The data being used in this tutorial is from the ManyDogs Project, a large multi-lab collaboration where dogs from across the world all completed the same two behavioral tasks and information about the dog was collected via survey from owners. The two behavioral tasks were variations on a two-alternative object choice task. Simply put, dogs were asked to choose between two cups. In both tasks an unknown human pointed at the “correct” cup that had a treat under it. In one task, ostensive, pointing was accompanied with eye gazing and calling the dog’s name. In the other condition, non-ostensive, the unknown human simply pointed without other cues. There were also warm-up trials to familiarize the dog with the task as well as an odor control condition. I will not be using the odor control condition or warm up tasks in this tutorial but they are available in the dataset to explore later on as possible predictors of performance. The survey data collected included breed, age, sex of the dog, training frequency, and values from the CBARQ. The CBARQ is a widely used tool in the field of canine behavioral research, which assesses aspects of dog behavior, temperament, and personality. For a complete list of all variables in the dataset see the ManyDogs GitHub repository README file.

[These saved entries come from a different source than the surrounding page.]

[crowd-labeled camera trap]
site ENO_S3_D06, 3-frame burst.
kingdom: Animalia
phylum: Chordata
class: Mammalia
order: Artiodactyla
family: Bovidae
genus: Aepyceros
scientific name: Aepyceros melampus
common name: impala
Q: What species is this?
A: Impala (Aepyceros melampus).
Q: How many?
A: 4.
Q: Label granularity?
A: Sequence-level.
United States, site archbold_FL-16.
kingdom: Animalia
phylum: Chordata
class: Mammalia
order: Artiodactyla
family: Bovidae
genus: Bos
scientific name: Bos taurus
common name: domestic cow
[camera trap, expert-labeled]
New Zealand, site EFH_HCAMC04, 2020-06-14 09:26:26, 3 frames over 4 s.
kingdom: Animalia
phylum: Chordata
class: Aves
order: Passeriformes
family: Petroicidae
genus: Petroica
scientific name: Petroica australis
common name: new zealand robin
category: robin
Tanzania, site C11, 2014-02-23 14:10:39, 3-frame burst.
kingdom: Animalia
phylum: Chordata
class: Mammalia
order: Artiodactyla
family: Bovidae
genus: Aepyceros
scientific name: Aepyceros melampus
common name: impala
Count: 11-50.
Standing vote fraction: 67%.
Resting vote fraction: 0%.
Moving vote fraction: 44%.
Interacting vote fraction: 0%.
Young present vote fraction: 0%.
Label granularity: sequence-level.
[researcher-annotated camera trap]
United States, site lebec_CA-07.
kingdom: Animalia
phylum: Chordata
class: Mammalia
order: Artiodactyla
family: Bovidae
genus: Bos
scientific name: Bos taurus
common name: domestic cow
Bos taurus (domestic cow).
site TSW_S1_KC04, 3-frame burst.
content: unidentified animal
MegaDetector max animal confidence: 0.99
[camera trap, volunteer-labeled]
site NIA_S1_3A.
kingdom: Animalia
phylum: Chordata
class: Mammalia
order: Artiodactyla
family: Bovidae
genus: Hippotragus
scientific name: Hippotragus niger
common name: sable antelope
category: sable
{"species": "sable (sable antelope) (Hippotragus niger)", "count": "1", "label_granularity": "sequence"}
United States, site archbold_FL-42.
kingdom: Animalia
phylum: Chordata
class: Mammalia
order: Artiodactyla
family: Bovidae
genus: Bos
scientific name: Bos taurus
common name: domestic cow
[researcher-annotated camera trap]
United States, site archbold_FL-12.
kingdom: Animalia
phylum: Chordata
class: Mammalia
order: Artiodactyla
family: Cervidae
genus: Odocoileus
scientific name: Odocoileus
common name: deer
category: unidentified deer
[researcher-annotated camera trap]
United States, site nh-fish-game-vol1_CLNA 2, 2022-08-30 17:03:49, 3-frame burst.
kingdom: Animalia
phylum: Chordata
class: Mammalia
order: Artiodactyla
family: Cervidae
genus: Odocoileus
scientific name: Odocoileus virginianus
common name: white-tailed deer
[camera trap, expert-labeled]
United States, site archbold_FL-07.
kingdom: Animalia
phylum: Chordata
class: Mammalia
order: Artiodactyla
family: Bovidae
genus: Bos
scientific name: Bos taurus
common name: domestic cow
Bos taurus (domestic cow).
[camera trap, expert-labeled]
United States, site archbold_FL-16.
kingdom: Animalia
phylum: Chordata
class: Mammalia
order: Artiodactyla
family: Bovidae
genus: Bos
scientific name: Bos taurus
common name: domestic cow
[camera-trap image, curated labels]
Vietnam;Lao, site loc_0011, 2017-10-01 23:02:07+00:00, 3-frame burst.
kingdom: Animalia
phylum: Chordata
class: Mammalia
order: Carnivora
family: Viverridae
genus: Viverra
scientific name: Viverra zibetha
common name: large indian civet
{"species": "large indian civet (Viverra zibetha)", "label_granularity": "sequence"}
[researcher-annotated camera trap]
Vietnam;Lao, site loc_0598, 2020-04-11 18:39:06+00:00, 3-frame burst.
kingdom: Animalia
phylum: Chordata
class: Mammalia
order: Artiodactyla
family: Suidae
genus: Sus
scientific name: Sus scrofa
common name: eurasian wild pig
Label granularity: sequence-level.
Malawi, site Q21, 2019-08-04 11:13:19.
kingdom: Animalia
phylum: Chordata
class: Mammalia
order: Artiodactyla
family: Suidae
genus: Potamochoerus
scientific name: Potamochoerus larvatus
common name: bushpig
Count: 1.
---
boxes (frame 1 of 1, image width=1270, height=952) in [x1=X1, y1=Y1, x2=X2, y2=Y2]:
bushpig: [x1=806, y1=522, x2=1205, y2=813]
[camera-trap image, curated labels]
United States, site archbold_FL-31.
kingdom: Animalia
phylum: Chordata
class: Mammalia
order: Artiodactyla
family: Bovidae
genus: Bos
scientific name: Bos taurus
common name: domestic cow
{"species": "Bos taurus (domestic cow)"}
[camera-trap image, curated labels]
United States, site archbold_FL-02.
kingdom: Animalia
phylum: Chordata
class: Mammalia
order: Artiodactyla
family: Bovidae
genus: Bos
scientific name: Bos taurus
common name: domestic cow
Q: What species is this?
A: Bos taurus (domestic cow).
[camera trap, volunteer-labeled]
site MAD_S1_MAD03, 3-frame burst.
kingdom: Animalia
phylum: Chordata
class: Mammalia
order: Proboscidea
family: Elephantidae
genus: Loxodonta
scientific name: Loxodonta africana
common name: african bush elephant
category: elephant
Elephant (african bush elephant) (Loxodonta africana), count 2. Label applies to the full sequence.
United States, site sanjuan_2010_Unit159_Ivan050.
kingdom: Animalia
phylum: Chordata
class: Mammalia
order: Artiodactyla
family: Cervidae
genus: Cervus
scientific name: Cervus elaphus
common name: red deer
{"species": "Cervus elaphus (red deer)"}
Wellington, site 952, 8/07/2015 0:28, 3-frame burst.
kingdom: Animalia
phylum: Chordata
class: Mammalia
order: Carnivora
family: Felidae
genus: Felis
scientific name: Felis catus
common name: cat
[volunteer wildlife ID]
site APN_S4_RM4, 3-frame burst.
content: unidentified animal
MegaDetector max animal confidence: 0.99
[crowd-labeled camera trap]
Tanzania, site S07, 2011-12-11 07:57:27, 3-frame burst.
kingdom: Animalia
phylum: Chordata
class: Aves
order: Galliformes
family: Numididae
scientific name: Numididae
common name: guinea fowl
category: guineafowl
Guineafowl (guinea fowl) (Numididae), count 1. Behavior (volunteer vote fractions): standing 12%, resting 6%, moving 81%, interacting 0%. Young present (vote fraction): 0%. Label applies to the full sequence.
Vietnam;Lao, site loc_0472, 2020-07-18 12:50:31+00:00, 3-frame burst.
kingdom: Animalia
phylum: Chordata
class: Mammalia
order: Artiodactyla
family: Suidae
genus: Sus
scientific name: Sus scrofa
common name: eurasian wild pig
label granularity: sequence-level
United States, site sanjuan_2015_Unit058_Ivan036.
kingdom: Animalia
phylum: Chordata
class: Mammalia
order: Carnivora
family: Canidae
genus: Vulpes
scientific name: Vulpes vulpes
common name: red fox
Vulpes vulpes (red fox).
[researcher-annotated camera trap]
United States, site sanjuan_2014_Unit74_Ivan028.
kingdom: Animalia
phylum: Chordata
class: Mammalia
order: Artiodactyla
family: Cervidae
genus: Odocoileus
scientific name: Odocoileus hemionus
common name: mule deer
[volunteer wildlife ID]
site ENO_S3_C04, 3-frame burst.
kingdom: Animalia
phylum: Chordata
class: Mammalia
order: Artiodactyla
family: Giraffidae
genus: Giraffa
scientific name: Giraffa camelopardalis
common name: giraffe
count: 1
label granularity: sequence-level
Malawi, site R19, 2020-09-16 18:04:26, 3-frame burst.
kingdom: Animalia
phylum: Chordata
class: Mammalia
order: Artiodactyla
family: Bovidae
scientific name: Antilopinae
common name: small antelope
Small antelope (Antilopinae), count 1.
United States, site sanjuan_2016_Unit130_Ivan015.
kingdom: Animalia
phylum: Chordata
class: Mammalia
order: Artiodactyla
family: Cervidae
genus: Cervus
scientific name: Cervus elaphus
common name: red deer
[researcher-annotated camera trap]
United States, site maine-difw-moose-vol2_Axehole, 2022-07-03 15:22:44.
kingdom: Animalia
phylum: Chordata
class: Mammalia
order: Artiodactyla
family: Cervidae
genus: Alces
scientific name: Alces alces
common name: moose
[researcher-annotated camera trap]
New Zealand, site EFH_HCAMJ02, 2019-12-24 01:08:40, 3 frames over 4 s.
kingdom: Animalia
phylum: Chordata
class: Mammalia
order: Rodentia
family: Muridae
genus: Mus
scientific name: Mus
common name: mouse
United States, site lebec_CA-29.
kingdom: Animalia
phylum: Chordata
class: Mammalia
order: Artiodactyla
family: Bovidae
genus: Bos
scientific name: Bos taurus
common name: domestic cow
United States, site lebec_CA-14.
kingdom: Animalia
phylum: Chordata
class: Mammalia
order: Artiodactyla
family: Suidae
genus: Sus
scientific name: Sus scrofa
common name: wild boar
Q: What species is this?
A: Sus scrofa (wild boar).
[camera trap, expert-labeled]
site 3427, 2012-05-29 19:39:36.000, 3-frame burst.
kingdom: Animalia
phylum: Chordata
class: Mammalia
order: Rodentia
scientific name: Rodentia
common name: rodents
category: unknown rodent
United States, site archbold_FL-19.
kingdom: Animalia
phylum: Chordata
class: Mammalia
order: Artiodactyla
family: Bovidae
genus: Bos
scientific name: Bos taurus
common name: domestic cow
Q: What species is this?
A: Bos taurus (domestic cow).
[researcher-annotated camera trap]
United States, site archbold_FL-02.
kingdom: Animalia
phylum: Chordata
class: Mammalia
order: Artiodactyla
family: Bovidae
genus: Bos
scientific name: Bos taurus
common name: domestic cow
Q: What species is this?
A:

This dataset is a great example to use when investigating machine learning predictive classification models, as it has many possible predictors to investigate with a discrete binary dependent variable (i.e. whether the dog chose correctly). Furthermore, all the data from this project is available to anyone to share or adapt with attribution, which makes it ideal to use as a learning tool. To work through this tutorial with me, you will first need to download the data from the GitHub repository associated with the project and/or create a local clone of the project repo on your computer. I recommend using the GitHub desktop application to easily get and give information from/to a GitHub repository using a point and click method instead of the command line.